Goodman ’10’s Play Brings Loves, Laughs, and Swordfish

Editor’s note: This article was initially published in The Daily Gazette, Swarthmore’s online, daily newspaper founded in Fall 1996. As of Fall 2018, the DG has merged with The Phoenix. See the about page to read more about the DG.

A dress rehearsal on Tuesday. Photo by Jiuxing June Xie '11.
Photo by Se Eun Gong '13.
Photo by Se Eun Gong.
Photo by Jiuxing June Xie.
Photo by Se Eun Gong.
Photo by Jiuxing June Xie.

Photo by Se Eun Gong.

Eats Shoots and Ladders, by Sam Goodman ‘10, has many puns, starting with the title. It will be presented this Friday and Saturday, January 29-30, 2010 at 8 pm in the Frear Ensemble Theatre. The Department of Theater performs this staged reading directed by Rebecca Wright, an artist visiting from Philadelphia; it is the final realization of Goodman’s Honors Playwriting Thesis.

The play chronicles the romantic misadventures of Spuds and Valkyrie. The pair drifts apart and connects in a universe similar to our own but interspersed with surrealist elements.

“The play is more of an experiment with style than plot,” said Wright. “It shows us a ‘on’ and ‘off’ relationship through a prism. It is set in an imaginative reality that I try to explore with extreme playfulness. We make use of lots of different styles like film noir, surrealism, expressionism, spy thriller, romantic comedy, and Western, to name a few.”

Goodman said, “It’s about competing imaginations. I wanted to exaggerate relatable life experiences. [But] laughter was also a goal!”

The product of nine months of writing by Goodman, this four-actor play was cast shortly before winter break; it has been in rehearsals for three weeks. Glenn Stott ’12 and Sirkka Natti ’11 play the star-crossed lovers, while Nell Bang-Jensen ’11 and Nick Allred ’13 play various other characters, including a duster-wielding homemaker assassin and a fussy house detective. Stott commented on his part, “It’s a really fun play to act in. I’m the same character, but I have lots of roles and wear different masks.”
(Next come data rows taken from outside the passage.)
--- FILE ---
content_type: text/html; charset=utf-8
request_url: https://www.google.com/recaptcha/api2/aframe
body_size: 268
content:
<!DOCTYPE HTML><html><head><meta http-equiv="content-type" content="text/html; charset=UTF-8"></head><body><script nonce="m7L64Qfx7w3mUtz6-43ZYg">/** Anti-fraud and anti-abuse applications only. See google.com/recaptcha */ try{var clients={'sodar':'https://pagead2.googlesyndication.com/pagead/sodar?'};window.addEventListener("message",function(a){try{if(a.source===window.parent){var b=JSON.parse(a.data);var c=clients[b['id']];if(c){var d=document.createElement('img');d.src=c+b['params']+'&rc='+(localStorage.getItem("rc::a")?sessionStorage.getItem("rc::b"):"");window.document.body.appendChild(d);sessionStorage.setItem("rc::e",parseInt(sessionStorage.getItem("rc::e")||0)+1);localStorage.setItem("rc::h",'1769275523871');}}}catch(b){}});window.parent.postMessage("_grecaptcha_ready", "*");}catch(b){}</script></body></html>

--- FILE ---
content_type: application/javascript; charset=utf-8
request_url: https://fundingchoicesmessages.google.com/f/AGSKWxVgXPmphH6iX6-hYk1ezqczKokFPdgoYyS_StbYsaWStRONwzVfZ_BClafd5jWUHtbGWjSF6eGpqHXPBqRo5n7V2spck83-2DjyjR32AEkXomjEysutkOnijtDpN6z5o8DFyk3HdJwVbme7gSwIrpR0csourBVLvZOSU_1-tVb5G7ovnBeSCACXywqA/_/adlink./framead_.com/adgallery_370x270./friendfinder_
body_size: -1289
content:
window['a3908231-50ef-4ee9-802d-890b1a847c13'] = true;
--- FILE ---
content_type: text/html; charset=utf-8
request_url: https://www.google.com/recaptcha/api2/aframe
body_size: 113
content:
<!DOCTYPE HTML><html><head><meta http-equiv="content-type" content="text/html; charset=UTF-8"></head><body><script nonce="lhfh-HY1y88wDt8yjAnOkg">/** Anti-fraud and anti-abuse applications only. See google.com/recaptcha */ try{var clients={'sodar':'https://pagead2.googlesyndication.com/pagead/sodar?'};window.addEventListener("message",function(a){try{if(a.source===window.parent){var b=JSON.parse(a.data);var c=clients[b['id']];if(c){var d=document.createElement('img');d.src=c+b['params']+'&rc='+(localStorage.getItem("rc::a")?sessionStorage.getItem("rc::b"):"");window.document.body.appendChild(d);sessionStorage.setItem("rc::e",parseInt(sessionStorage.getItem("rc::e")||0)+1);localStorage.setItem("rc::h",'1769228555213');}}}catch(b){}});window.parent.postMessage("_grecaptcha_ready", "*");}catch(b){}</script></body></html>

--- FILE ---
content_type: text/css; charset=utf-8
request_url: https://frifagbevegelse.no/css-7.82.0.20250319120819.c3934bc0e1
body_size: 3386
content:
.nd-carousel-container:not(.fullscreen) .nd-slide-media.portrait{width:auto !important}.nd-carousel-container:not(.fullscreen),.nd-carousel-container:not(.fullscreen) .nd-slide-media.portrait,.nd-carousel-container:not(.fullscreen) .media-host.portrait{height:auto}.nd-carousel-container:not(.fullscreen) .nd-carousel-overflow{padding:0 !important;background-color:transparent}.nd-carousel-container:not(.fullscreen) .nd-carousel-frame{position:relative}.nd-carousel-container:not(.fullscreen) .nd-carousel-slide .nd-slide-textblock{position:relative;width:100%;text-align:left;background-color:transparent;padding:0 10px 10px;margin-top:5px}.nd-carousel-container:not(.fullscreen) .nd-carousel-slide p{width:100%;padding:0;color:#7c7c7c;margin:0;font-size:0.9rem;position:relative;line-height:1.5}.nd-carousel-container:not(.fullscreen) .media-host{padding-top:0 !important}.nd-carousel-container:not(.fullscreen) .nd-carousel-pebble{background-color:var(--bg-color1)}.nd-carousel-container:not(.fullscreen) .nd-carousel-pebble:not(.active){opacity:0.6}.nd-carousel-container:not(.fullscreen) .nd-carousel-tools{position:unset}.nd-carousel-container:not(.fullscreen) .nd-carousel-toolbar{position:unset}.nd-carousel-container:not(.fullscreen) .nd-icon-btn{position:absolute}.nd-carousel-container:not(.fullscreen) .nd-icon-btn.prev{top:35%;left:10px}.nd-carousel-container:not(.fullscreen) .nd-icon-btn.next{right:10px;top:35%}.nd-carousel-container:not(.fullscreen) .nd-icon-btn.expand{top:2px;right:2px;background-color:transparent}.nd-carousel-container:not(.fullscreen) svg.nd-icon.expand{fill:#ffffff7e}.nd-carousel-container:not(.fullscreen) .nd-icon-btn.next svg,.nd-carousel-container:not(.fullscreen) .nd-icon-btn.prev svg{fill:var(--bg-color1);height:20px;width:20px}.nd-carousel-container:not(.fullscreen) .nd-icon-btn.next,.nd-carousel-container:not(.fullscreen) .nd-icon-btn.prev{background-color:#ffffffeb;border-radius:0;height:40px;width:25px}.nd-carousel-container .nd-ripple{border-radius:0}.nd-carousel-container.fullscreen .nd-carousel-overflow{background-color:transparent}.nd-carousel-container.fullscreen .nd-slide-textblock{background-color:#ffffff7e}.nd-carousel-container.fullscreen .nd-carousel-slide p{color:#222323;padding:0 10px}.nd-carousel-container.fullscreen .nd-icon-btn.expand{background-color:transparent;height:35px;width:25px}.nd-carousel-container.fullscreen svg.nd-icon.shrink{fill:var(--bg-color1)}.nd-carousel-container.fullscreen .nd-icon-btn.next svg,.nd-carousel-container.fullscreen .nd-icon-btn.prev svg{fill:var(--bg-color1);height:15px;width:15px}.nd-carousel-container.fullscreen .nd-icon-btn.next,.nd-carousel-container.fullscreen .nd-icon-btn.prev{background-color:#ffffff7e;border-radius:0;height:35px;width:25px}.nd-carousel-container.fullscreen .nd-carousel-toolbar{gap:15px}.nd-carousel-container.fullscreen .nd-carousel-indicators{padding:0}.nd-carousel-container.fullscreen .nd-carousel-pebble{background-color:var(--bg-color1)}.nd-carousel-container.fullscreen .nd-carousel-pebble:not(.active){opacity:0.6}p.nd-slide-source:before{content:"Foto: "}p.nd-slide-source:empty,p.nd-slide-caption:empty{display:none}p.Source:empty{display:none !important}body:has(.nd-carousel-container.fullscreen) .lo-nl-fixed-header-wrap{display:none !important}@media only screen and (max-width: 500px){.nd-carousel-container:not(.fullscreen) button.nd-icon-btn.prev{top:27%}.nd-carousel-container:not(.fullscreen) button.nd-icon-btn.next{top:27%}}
Eats Shoots and Ladders has been through many revisions since its conception, but Goodman said his focus has always been the poetry of the piece. Allred felt that this goal has been met: “I love Sam’s writing. It’s erudite but accessible, funny and madcap but emotionally grounded.”

In contrast to the complexity of the poetry, the aesthetic of the production is bare-bone. Sound design is done by Daniel Perelstein ’09, but there is no lighting. Produced in a black box theater, the blank stage is broken up by a small easel set in the center. The actors place different canvases for each scene on the easel. Backdrops include, but are not limited to, train tracks on which lie a dead shark, a moon-scape with vegetation, and the doorway to a townhouse. “This [production] is more to help Sam develop his play,” said Wright; “we are not focusing on the set.”

Wright and Goodman concur that the housewife scene, which can be recognized by the presence of a swordfish, is the moment to anticipate. Wright adds, “Or any time anyone gets punched. Those are the highlights!”